(Testo della pagina)
· · ·

Nel 1592 Bellarmino divenne Rettore del Collegio Romano, funzione che svolse per circa due anni fino al 1594. Nel 1595 divenne Preposito della provincia di Napoli. Nel 1597 papa Clemente VIII lo richiamò a Roma e lo nominò suo consultore teologo, e inoltre “Esaminatore dei Vescovi e Consultore del Sant’Uffizio”. Il 3 marzo 1599 il papa lo fece cardinale presbitero con il titolo di Santa Maria in Via, indicando la motivazione di questo incarico con le parole: La Chiesa di Dio non ha un soggetto di pari valore nell’ambito della scienza. Negli anni successivi Bellarmino fu definito bonariamente spesso come “il gesuita vestito di rosso”, in relazione all’abito cardinalizio che contrastava con la tonaca nera dei gesuiti.


A questo periodo risale anche la nomina, con il cardinale Girolamo Berneri domenicano e vescovo di Ascoli e per questo chiamato Cardinal d’Ascoli, ad assistente del cardinale Madruzzi, presidente della Congregazione “De Auxiliis”, congregazione istituita poco tempo prima dal papa per ricomporre la controversia recentemente sorta tra Tomisti e Molinisti a proposito della natura dell’armonia tra grazia efficace e libertà umana. In tale diatriba che si trascinerà per diversi decenni si contrapponevano gesuiti molinisti e domenicani tomisti.

· · ·

(Voci fornite)
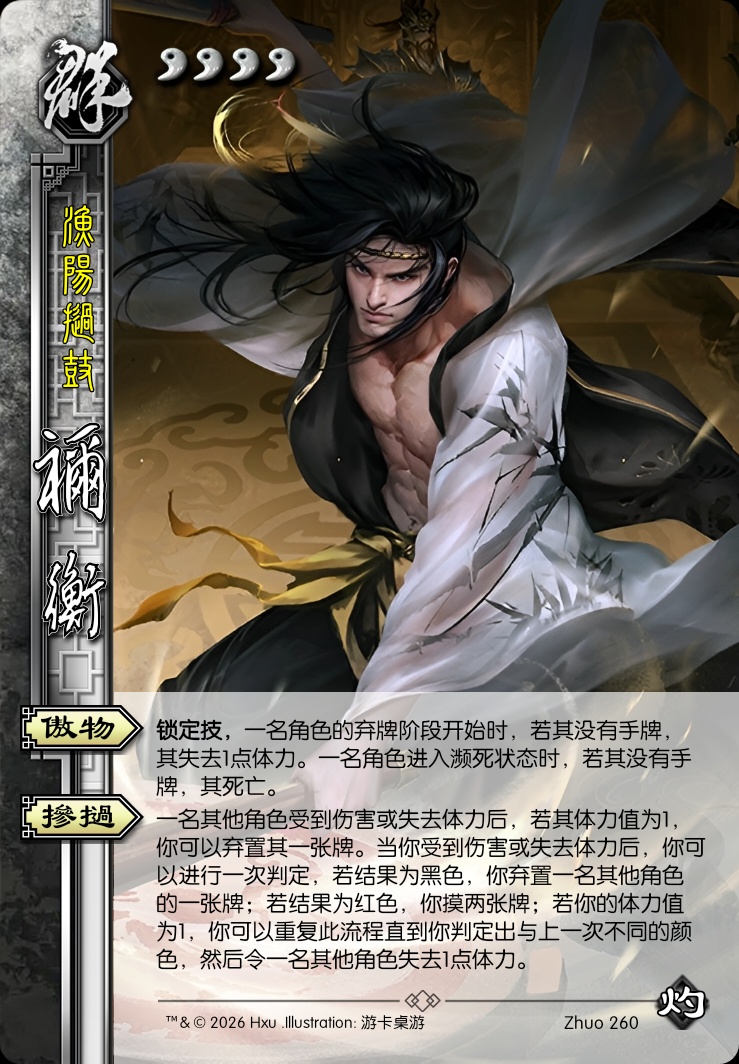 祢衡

· · ·

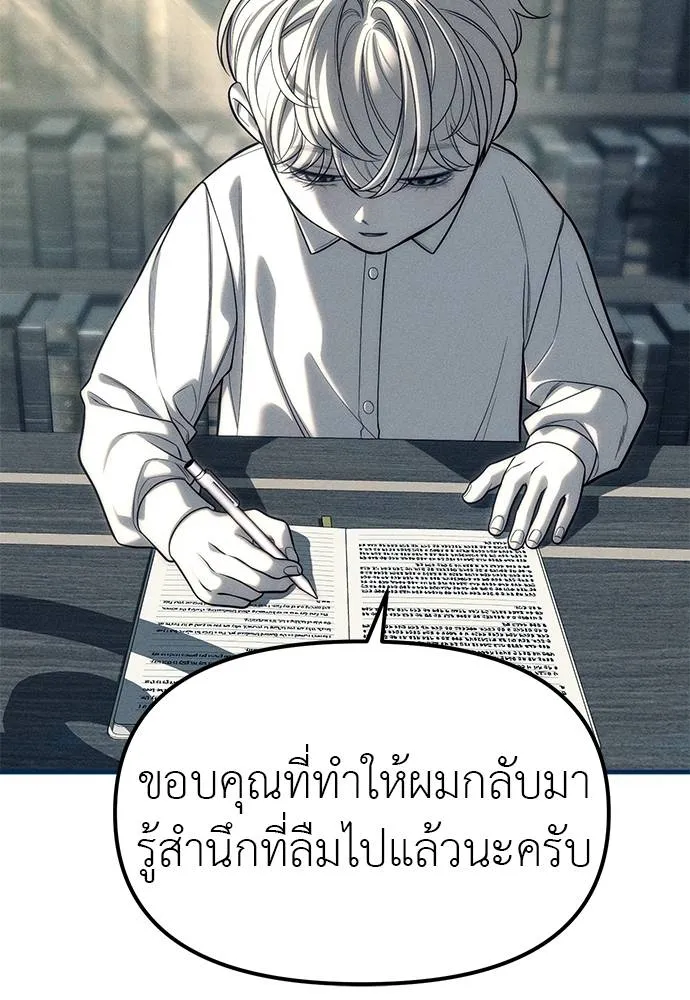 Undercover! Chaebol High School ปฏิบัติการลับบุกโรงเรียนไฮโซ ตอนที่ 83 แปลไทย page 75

· · ·

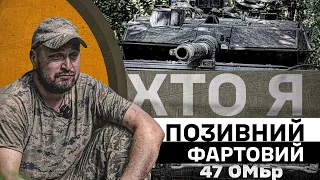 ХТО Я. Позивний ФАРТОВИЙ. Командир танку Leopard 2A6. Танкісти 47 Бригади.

· · ·

(Esercizi da svolgere)
- A) Secondo il testo su Bellarmino, in che anno divenne Preposito della provincia di Napoli?
- B) Riporta senza modifiche il passo del testo su Bellarmino che si apre con le parole "Nel 1592 Bellarmino" e si chiude con "nera dei gesuiti.".
Le voci sono materiale a sé, distinto dal testo.

(Soluzioni)
- A) Nel 1595.

- B)
Nel 1592 Bellarmino divenne Rettore del Collegio Romano, funzione che svolse per circa due anni fino al 1594. Nel 1595 divenne Preposito della provincia di Napoli. Nel 1597 papa Clemente VIII lo richiamò a Roma e lo nominò suo consultore teologo, e inoltre “Esaminatore dei Vescovi e Consultore del Sant’Uffizio”. Il 3 marzo 1599 il papa lo fece cardinale presbitero con il titolo di Santa Maria in Via, indicando la motivazione di questo incarico con le parole: La Chiesa di Dio non ha un soggetto di pari valore nell’ambito della scienza. Negli anni successivi Bellarmino fu definito bonariamente spesso come “il gesuita vestito di rosso”, in relazione all’abito cardinalizio che contrastava con la tonaca nera dei gesuiti.